Supplied data START

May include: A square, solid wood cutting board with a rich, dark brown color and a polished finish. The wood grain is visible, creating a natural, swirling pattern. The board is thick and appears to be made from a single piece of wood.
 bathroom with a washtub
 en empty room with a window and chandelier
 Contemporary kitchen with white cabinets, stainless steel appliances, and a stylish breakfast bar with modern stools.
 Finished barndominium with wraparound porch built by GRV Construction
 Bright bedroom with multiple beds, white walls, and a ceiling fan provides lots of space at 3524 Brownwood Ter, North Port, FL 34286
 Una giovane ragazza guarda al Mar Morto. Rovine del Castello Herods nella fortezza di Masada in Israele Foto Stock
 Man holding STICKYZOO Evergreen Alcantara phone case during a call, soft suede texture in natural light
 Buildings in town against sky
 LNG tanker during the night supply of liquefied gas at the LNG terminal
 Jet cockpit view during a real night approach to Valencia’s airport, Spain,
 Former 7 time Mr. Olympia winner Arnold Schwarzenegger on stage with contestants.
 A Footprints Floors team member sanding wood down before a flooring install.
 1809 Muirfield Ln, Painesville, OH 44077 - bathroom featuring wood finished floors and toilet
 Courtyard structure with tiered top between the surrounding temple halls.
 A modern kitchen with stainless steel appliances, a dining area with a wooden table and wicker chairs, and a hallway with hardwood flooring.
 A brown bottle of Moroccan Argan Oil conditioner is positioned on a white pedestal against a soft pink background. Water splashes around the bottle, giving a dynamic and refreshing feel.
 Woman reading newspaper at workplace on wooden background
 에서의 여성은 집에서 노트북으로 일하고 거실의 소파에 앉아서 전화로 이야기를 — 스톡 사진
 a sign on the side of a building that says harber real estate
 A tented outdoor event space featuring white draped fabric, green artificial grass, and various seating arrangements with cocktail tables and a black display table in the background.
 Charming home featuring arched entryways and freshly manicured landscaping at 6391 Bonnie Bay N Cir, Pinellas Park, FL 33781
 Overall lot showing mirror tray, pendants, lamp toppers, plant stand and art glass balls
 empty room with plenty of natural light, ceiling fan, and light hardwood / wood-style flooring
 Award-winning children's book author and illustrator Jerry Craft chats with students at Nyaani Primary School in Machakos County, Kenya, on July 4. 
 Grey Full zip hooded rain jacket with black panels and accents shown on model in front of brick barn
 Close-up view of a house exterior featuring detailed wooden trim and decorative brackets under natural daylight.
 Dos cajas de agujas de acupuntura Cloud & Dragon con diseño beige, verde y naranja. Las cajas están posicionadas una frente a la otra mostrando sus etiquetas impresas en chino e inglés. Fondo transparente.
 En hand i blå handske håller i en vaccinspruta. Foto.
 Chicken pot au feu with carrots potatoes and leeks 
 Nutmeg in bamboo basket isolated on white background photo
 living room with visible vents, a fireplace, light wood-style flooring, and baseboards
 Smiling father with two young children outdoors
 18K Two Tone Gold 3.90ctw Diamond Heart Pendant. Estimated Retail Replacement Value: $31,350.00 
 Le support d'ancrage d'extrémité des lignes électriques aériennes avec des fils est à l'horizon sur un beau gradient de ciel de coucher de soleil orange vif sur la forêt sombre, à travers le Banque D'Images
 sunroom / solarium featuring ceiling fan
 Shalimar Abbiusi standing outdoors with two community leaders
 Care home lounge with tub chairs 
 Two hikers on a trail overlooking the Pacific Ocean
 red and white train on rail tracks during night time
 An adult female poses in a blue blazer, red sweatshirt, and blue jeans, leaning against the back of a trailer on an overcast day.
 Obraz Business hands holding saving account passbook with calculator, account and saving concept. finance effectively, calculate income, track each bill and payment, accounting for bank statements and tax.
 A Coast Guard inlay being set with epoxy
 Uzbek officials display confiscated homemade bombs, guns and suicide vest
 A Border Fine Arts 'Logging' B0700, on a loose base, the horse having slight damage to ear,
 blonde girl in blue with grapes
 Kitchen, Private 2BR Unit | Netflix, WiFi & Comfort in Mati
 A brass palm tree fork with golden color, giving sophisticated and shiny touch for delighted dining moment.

Supplied data END

## The task
Restate the records exactly. Leave nothing out.

## Answer section
May include: A square, solid wood cutting board with a rich, dark brown color and a polished finish. The wood grain is visible, creating a natural, swirling pattern. The board is thick and appears to be made from a single piece of wood.
 bathroom with a washtub
 en empty room with a window and chandelier
 Contemporary kitchen with white cabinets, stainless steel appliances, and a stylish breakfast bar with modern stools.
 Finished barndominium with wraparound porch built by GRV Construction
 Bright bedroom with multiple beds, white walls, and a ceiling fan provides lots of space at 3524 Brownwood Ter, North Port, FL 34286
 Una giovane ragazza guarda al Mar Morto. Rovine del Castello Herods nella fortezza di Masada in Israele Foto Stock
 Man holding STICKYZOO Evergreen Alcantara phone case during a call, soft suede texture in natural light
 Buildings in town against sky
 LNG tanker during the night supply of liquefied gas at the LNG terminal
 Jet cockpit view during a real night approach to Valencia’s airport, Spain,
 Former 7 time Mr. Olympia winner Arnold Schwarzenegger on stage with contestants.
 A Footprints Floors team member sanding wood down before a flooring install.
 1809 Muirfield Ln, Painesville, OH 44077 - bathroom featuring wood finished floors and toilet
 Courtyard structure with tiered top between the surrounding temple halls.
 A modern kitchen with stainless steel appliances, a dining area with a wooden table and wicker chairs, and a hallway with hardwood flooring.
 A brown bottle of Moroccan Argan Oil conditioner is positioned on a white pedestal against a soft pink background. Water splashes around the bottle, giving a dynamic and refreshing feel.
 Woman reading newspaper at workplace on wooden background
 에서의 여성은 집에서 노트북으로 일하고 거실의 소파에 앉아서 전화로 이야기를 — 스톡 사진
 a sign on the side of a building that says harber real estate
 A tented outdoor event space featuring white draped fabric, green artificial grass, and various seating arrangements with cocktail tables and a black display table in the background.
 Charming home featuring arched entryways and freshly manicured landscaping at 6391 Bonnie Bay N Cir, Pinellas Park, FL 33781
 Overall lot showing mirror tray, pendants, lamp toppers, plant stand and art glass balls
 empty room with plenty of natural light, ceiling fan, and light hardwood / wood-style flooring
 Award-winning children's book author and illustrator Jerry Craft chats with students at Nyaani Primary School in Machakos County, Kenya, on July 4. 
 Grey Full zip hooded rain jacket with black panels and accents shown on model in front of brick barn
 Close-up view of a house exterior featuring detailed wooden trim and decorative brackets under natural daylight.
 Dos cajas de agujas de acupuntura Cloud & Dragon con diseño beige, verde y naranja. Las cajas están posicionadas una frente a la otra mostrando sus etiquetas impresas en chino e inglés. Fondo transparente.
 En hand i blå handske håller i en vaccinspruta. Foto.
 Chicken pot au feu with carrots potatoes and leeks 
 Nutmeg in bamboo basket isolated on white background photo
 living room with visible vents, a fireplace, light wood-style flooring, and baseboards
 Smiling father with two young children outdoors
 18K Two Tone Gold 3.90ctw Diamond Heart Pendant. Estimated Retail Replacement Value: $31,350.00 
 Le support d'ancrage d'extrémité des lignes électriques aériennes avec des fils est à l'horizon sur un beau gradient de ciel de coucher de soleil orange vif sur la forêt sombre, à travers le Banque D'Images
 sunroom / solarium featuring ceiling fan
 Shalimar Abbiusi standing outdoors with two community leaders
 Care home lounge with tub chairs 
 Two hikers on a trail overlooking the Pacific Ocean
 red and white train on rail tracks during night time
 An adult female poses in a blue blazer, red sweatshirt, and blue jeans, leaning against the back of a trailer on an overcast day.
 Obraz Business hands holding saving account passbook with calculator, account and saving concept. finance effectively, calculate income, track each bill and payment, accounting for bank statements and tax.
 A Coast Guard inlay being set with epoxy
 Uzbek officials display confiscated homemade bombs, guns and suicide vest
 A Border Fine Arts 'Logging' B0700, on a loose base, the horse having slight damage to ear,
 blonde girl in blue with grapes
 Kitchen, Private 2BR Unit | Netflix, WiFi & Comfort in Mati
 A brass palm tree fork with golden color, giving sophisticated and shiny touch for delighted dining moment.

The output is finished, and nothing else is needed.